━━━━━ Task data ━━━━━
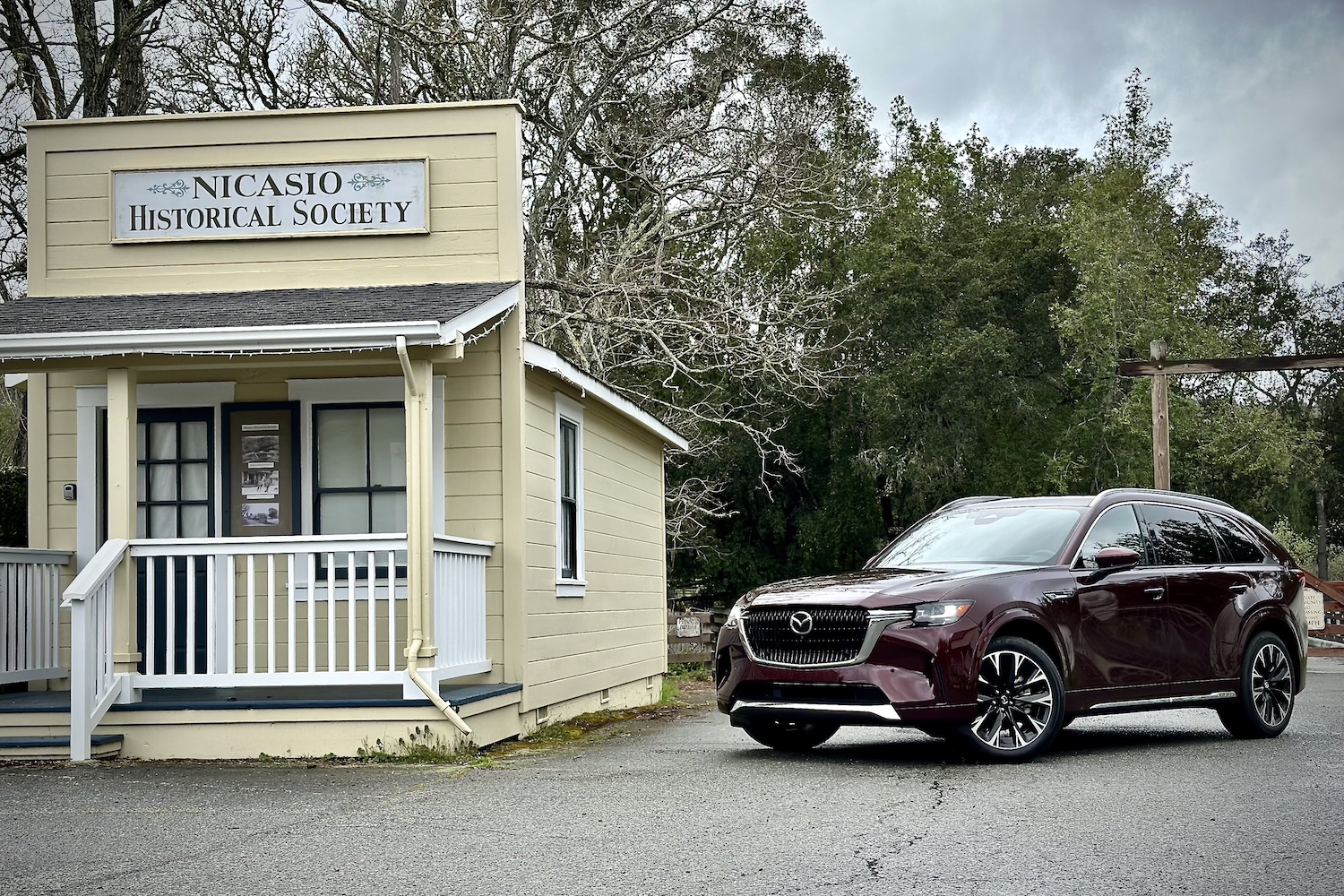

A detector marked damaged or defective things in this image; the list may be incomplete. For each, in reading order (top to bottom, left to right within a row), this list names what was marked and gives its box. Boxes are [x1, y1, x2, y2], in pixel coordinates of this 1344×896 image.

cracked pavement [2, 666, 1344, 896]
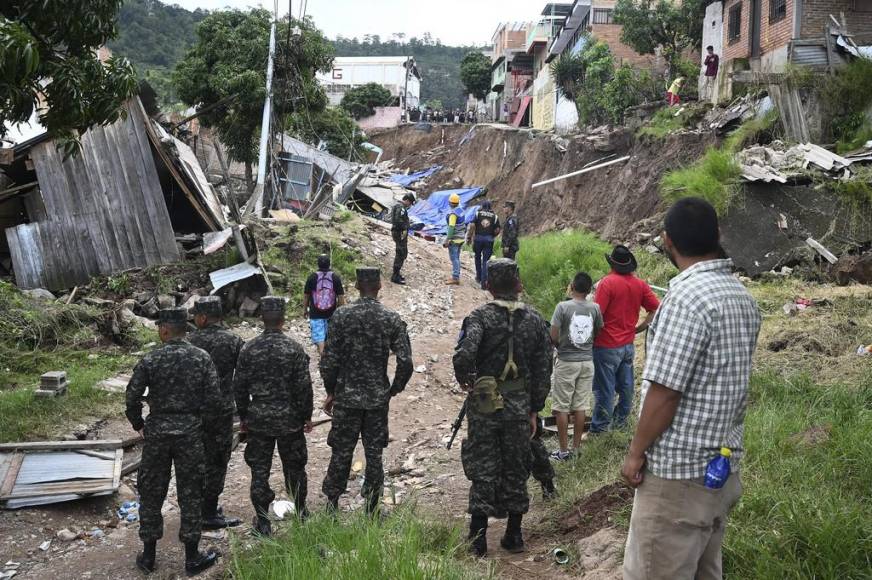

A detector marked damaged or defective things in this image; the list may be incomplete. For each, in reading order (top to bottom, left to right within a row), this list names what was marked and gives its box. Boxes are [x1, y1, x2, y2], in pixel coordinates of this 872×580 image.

damaged house [0, 98, 225, 294]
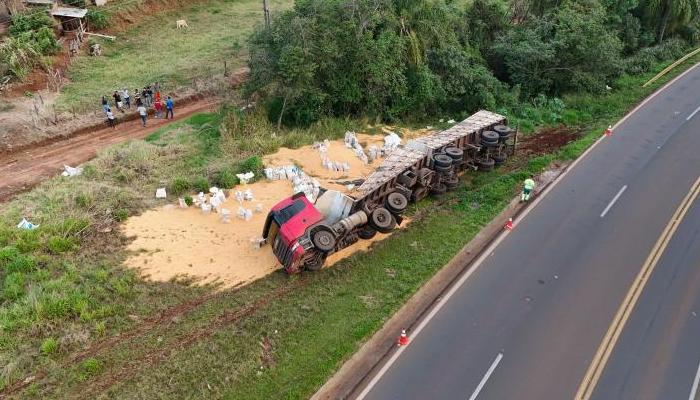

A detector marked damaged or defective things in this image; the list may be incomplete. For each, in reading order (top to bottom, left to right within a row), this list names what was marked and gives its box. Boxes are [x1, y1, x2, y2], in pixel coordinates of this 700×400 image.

overturned truck [260, 109, 512, 274]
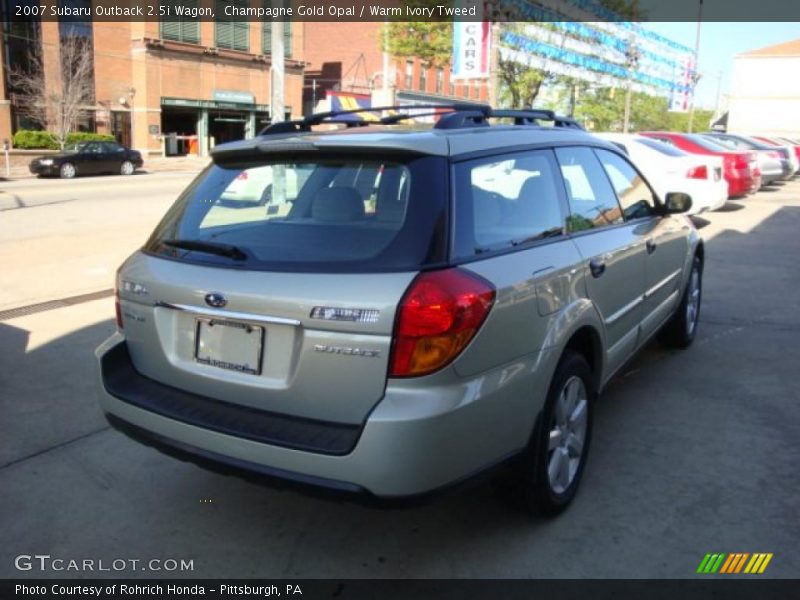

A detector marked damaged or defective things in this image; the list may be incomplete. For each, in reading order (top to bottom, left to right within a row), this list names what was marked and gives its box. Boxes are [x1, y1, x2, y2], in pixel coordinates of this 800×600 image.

pavement crack [0, 424, 110, 472]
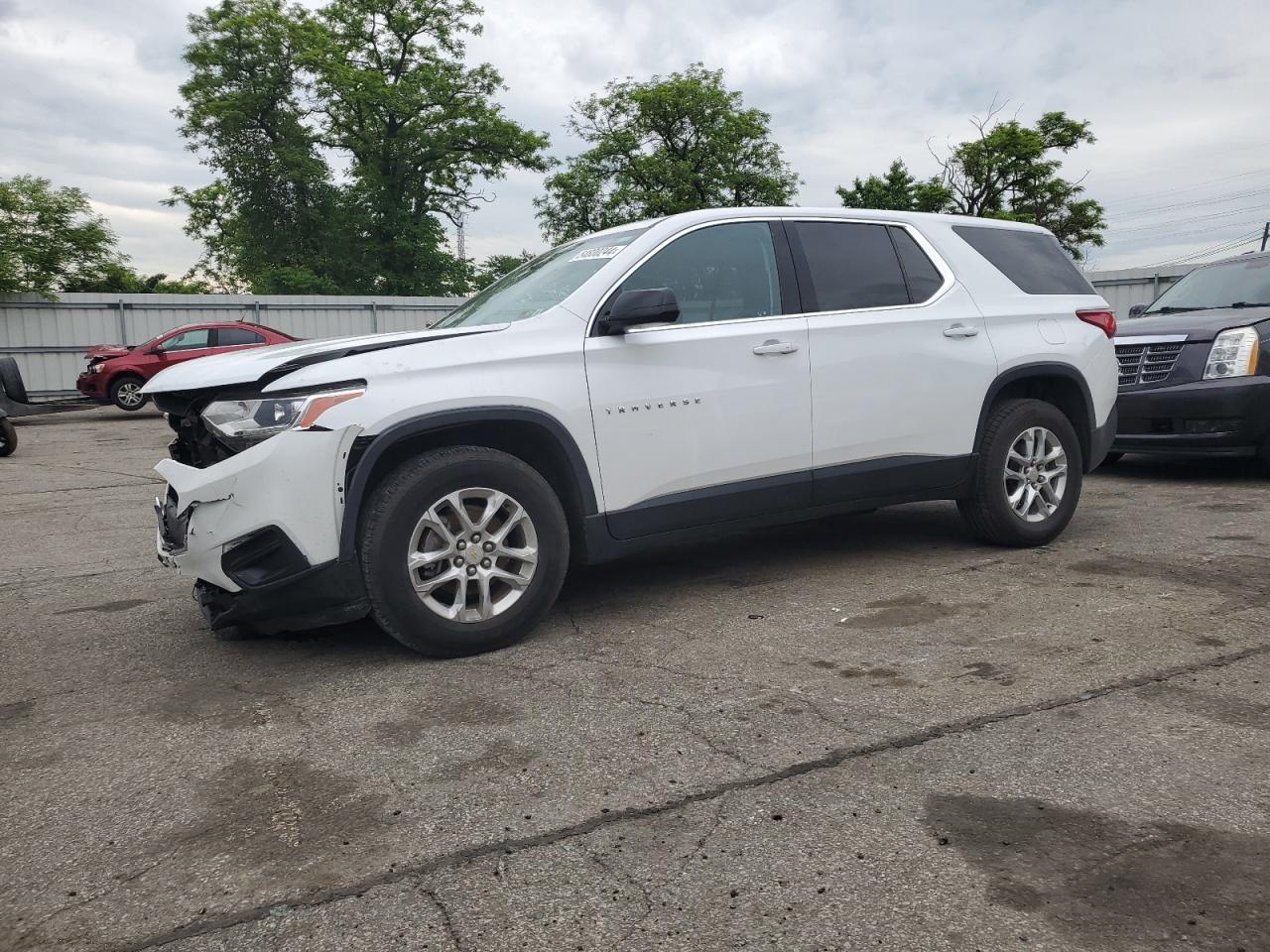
━━━━━
* _About this task_:
The response should repeat every entry above exactly and include none of the pictures.

* _Reply_:
A detector marked damaged or defective things in this image; the list may be incomplete. For each, in reading order (top to bottom, left to right within a row), this list names what was marked and gives its box. Boxes are [x1, y1, x2, y2], in pixel coordinates of this 1344×896 image.

cracked pavement [2, 666, 1344, 896]

A detector marked damaged or defective things in this image; the list may be incomplete. For each, in reading order (top to bottom, left to right within a row), this list names what was marked and gives its box. Boxes are [x1, y1, x2, y2], in pixel coordinates of this 872×580 image.

damaged house [0, 98, 225, 294]

A detector marked damaged or defective things in this image; the list may be incomplete. For each, in reading order (top to bottom, left to right within a row), this list names what was marked and gives its box. Boxes are [x1, y1, x2, y2], in pixel coordinates of this 700×400 image.

overturned truck [260, 109, 512, 274]

A detector marked damaged or defective things in this image; the list may be incomplete. For each, in reading order (top to bottom, left to right within a row), this list names what was marked and gives its box. Boxes are [x1, y1, x2, y2], in pixel coordinates of this 800×600 image.

pavement crack [0, 424, 110, 472]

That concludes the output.